BY AMBER KELLY-ANDERSON
What it’s about: The cast of a canceled sci-fi cult classic are doomed to careers of fan conventions and car lot openings, squabbling amongst themselves and clinging to past glories. That is until a race of aliens on the brink of extinction, believing television to be Earth’s historical documents (those poor people on Gilligan’s Island), wrangle the group to live the Galaxy Quest adventure for real.
Who’s in it: Tim Allen, Sigourney Weaver, Alan Rickman, Tony Shalhoub, Sam Rockwell and Daryl Mitchell.
When it came out: 1999
How come you haven’t heart of (or just seen) it: Galaxy Quest is one of those movies that you might have flipped past on cable some Sunday afternoon. Even if you have seen it, you’ve probably forgotten how hilarious and smart it is. It’s also one of those movies that when it comes up in conversation at a party, ten people will start quoting.

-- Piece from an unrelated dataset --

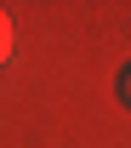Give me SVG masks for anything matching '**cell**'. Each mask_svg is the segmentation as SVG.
<instances>
[{"label": "cell", "mask_w": 131, "mask_h": 148, "mask_svg": "<svg viewBox=\"0 0 131 148\" xmlns=\"http://www.w3.org/2000/svg\"><path fill=\"white\" fill-rule=\"evenodd\" d=\"M6 57H12V17L0 12V63H6Z\"/></svg>", "instance_id": "1"}, {"label": "cell", "mask_w": 131, "mask_h": 148, "mask_svg": "<svg viewBox=\"0 0 131 148\" xmlns=\"http://www.w3.org/2000/svg\"><path fill=\"white\" fill-rule=\"evenodd\" d=\"M120 97L131 103V63H126V74H120Z\"/></svg>", "instance_id": "2"}]
</instances>
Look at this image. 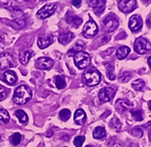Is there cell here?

Why you need to watch it immediately: Star Trek spoofs are nothing novel — there are more of them than actual Trek episodes (including all the subsequent series). What sets Galaxy Quest apart is the wit of its premise and the savviness of its casting (watching Galaxy Quest is akin to playing “Spot the Future Breakout” — Justin Long, Corbin Bleu, Missi Pyle, and Rainn Wilson all turn up).
Both Allen and Shalhoub (pre-Monk and post-Wings) were working primarily in television at the time and knew the ins and outs of playing the same characters week after week. Weaver is sci-fi icon who certainly must have dealt with the level of fans the genre inspires. Rickman, although not yet Snape, basks in mocking the trend of classically trained British actors turning up in sci-fi.
Allen is someone to whom I loosely apply the term actor. However, Galaxy Quest is his best performance. Channeling elements of Shatner, he also incorporates bits of his most beloved creation, Buzz Lightyear. He’s funny, charming and smug in a way that works. His chemistry with Weaver is easy without being forced.
Also, Gwen DeMarco (Weaver) might be one of my favorite movie characters. She represents not just what it means to be a woman in the world of fanboys (unzipped jumpsuit much?), but how to function within the male world while maintaining your identity. Weaver’s Gwen is smart and just a little silly. My favorite line belongs to her: “Look! I have one job on this lousy ship. It’s stupid, but I’m gonna do it! Okay?”
If you are a Trek fan like my husband, the jokes are spot on — technical fan debates on imaginary specs, red shirts, countdowns that stop at one. If you aren’t a Trekkie, it’s still funny and actually a good introduction to that world. The comedy is never mean-spirited, honouring the show and fans while inviting the audience to laugh along with, instead of at, sci-fi and cult television.